*PROMPT*. Copy the records below exactly, omitting any pictures they contain.

━━━━━ AVAILABLE RECORDS ━━━━━

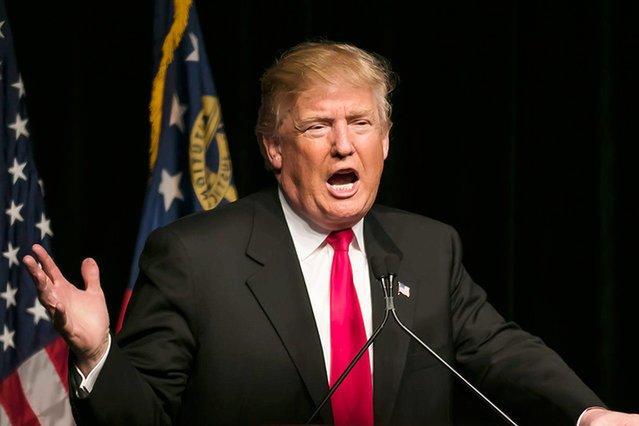 """Donald Trump otwarcie grozi Korei Północnej """"atakiem jakiego świat jeszcze nigdy nie widział""""."""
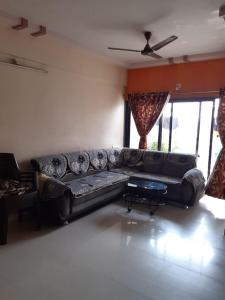 Gallery Cover Image of 1175 Sq.ft 2 BHK Apartment for rent in Shivam Arcade, Chanakyapuri for 22000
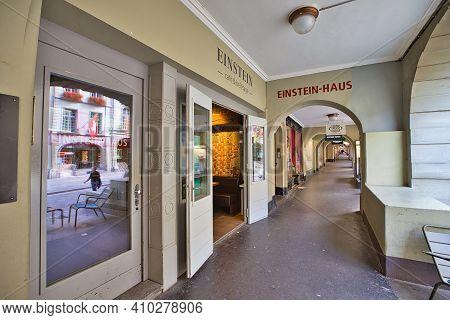 Bern, Switzerland - Aug 23, 2020: Einstein House Museum Under The Gallery Of Kramgasse Street Of Ber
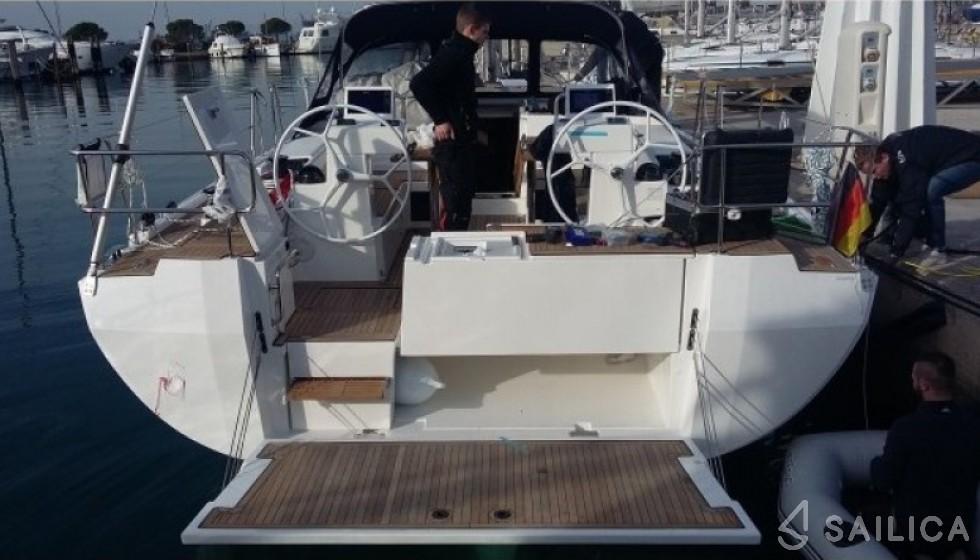 Bavaria 45 in Marina di Portorosa - Sailica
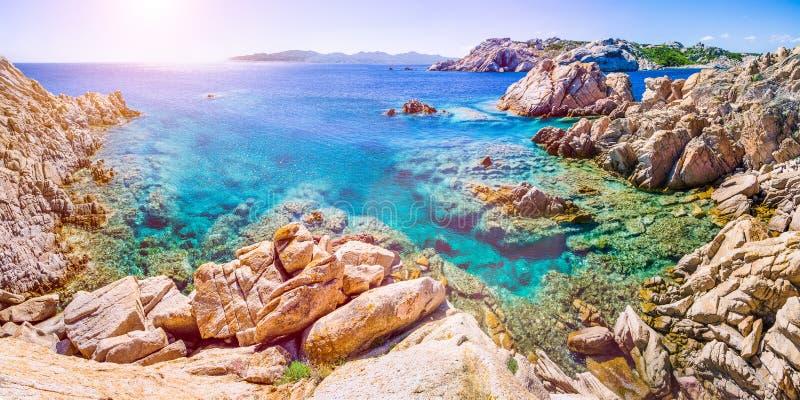 Água do mar clara pura dos azuis celestes e rochas surpreendentes na costa da ilha de Maddalena, Sardinia, Itália foto de stock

━━━━━

*RESULT*.
 """Donald Trump otwarcie grozi Korei Północnej """"atakiem jakiego świat jeszcze nigdy nie widział""""."""
 Gallery Cover Image of 1175 Sq.ft 2 BHK Apartment for rent in Shivam Arcade, Chanakyapuri for 22000
 Bern, Switzerland - Aug 23, 2020: Einstein House Museum Under The Gallery Of Kramgasse Street Of Ber
 Bavaria 45 in Marina di Portorosa - Sailica
 Água do mar clara pura dos azuis celestes e rochas surpreendentes na costa da ilha de Maddalena, Sardinia, Itália foto de stock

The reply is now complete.